Cortázar es, para muchos, el mozo de Viena. Digo para muchos pero podría decir para casi todo el mundo, menos para nosotros, sus amigos, que sabemos quién es Cortázar.
Es de baja estatura y tez morena, sus hombros y espaldas son anchos. Tiene abundante pelo negro azabache, prolijamente cortado en la nuca y sobre las orejas, y peinado a la gomina con un estilo particular:
-Parece Cortázar -me dijeron que comentó un día el Zurdo; y quedó. El Zurdo es de poner apodos que luego lo acompañan a uno para siempre; otro motivo para no hacerlo enojar.
Cuando atiende a una mesa, se acerca en silencio, se inclina levemente de costado y espera a que le hagan el pedido. Luego regresa con su bandeja cargada, deja las cosas sobre la mesa junto al ticket de la cuenta, y parte nuevamente hacia la barra. Durante ese ir y venir, ni una palabra saldrá de su boca.
A nosotros no nos atiende. Cuando llegué a Viena y formé parte del círculo local, pronto entendí que debía hacer mi pedido directamente en la barra, y llevar luego el café o el whiskey a nuestra mesa. El nunca se sienta, se queda parado muy cerca con el perfil orientado hacia la entrada, como vigilando el salón.

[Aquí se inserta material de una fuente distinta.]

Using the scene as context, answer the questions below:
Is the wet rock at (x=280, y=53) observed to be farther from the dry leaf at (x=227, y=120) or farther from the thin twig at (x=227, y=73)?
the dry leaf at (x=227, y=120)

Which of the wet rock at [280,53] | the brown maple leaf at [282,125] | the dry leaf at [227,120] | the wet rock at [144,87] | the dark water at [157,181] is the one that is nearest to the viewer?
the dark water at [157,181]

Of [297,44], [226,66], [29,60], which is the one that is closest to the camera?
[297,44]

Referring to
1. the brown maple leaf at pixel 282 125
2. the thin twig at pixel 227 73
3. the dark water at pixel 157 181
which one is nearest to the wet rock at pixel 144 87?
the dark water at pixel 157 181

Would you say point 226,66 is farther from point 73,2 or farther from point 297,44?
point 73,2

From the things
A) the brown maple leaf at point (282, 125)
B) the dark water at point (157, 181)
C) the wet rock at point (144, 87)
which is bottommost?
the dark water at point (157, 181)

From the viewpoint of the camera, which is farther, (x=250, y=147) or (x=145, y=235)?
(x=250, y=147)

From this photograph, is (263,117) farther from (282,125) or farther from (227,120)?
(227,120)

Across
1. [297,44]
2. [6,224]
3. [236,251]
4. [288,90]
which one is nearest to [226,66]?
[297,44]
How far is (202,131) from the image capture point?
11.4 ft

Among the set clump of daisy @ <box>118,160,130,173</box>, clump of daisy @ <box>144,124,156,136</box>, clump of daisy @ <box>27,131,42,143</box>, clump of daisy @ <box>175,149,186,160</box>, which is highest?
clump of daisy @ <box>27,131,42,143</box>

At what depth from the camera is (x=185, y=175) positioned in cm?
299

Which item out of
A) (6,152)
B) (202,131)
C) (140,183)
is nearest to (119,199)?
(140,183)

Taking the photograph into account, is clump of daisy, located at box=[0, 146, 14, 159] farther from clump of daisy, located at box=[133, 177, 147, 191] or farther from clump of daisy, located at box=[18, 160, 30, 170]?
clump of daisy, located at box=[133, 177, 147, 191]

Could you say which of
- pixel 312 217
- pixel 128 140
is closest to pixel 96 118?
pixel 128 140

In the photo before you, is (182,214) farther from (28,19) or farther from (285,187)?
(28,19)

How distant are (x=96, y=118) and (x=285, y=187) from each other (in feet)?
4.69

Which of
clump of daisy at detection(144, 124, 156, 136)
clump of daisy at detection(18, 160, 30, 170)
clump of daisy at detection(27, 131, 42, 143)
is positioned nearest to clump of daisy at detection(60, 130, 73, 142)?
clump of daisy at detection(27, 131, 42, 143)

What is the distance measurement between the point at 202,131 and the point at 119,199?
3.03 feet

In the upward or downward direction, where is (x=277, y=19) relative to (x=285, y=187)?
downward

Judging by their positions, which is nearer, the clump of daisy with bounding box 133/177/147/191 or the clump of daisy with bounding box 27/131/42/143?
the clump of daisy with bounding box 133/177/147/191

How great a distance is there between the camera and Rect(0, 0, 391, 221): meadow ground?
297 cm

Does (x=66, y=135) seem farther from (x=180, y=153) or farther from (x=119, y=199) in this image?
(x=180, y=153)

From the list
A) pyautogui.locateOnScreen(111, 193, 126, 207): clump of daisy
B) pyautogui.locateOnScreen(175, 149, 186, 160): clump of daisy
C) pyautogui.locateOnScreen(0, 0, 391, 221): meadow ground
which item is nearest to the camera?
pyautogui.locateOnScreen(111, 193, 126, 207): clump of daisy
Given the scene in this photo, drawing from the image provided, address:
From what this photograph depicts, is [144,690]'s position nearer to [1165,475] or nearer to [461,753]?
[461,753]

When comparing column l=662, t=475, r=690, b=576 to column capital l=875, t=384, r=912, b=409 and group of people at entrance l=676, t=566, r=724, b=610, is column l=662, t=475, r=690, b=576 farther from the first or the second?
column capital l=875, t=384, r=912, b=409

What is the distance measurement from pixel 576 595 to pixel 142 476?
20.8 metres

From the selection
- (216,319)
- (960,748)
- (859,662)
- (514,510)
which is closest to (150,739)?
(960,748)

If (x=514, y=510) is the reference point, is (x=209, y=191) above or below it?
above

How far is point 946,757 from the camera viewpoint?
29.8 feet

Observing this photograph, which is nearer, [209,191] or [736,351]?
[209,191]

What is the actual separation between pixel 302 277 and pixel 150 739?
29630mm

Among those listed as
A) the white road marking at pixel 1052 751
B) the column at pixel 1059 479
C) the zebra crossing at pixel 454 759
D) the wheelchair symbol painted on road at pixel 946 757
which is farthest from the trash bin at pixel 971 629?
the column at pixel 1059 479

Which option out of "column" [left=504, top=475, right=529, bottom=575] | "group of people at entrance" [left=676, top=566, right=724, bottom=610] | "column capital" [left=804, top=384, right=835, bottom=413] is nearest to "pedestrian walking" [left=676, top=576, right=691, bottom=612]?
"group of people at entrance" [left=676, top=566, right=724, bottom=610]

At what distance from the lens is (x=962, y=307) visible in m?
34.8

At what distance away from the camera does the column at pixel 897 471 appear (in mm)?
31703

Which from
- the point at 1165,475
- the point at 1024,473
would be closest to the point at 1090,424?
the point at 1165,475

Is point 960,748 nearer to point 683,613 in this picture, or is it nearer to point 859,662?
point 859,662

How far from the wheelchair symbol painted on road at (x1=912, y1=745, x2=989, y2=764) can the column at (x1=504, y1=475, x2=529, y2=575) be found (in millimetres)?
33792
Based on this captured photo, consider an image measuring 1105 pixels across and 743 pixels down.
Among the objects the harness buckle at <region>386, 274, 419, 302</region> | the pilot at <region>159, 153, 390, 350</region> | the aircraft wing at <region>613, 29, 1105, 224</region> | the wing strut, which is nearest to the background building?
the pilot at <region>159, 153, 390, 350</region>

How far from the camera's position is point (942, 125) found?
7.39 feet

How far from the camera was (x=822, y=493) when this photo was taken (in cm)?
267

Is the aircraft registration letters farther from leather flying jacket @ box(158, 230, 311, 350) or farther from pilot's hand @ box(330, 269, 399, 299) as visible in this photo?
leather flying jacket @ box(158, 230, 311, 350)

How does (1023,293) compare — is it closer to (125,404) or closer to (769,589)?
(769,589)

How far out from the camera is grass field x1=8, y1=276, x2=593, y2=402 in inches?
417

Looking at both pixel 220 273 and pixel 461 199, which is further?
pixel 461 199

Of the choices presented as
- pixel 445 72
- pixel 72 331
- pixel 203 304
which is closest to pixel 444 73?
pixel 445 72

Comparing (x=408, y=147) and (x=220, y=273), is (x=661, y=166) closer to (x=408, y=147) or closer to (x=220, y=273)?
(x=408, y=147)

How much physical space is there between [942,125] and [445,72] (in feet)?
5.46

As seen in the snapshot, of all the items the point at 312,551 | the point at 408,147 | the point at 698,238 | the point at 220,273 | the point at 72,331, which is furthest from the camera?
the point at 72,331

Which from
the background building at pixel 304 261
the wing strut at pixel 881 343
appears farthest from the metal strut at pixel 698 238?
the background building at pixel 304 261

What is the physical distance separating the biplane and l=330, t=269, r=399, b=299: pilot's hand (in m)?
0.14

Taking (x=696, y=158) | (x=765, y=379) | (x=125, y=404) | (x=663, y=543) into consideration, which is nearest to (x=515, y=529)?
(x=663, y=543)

Hay pocas cosas que Cortázar no sepa, y casi ninguna que no pueda averiguar.
Sólo el Zurdo conoce algo sobre su pasado, para el resto de nosotros es una incógnita. Por su nariz achatada, y su juego de golpes, sospechamos que fue boxeador.
Le caí bien por casualidad, y al tiempo él me presentó al Zurdo. Allí mi vida comenzó a cambiar.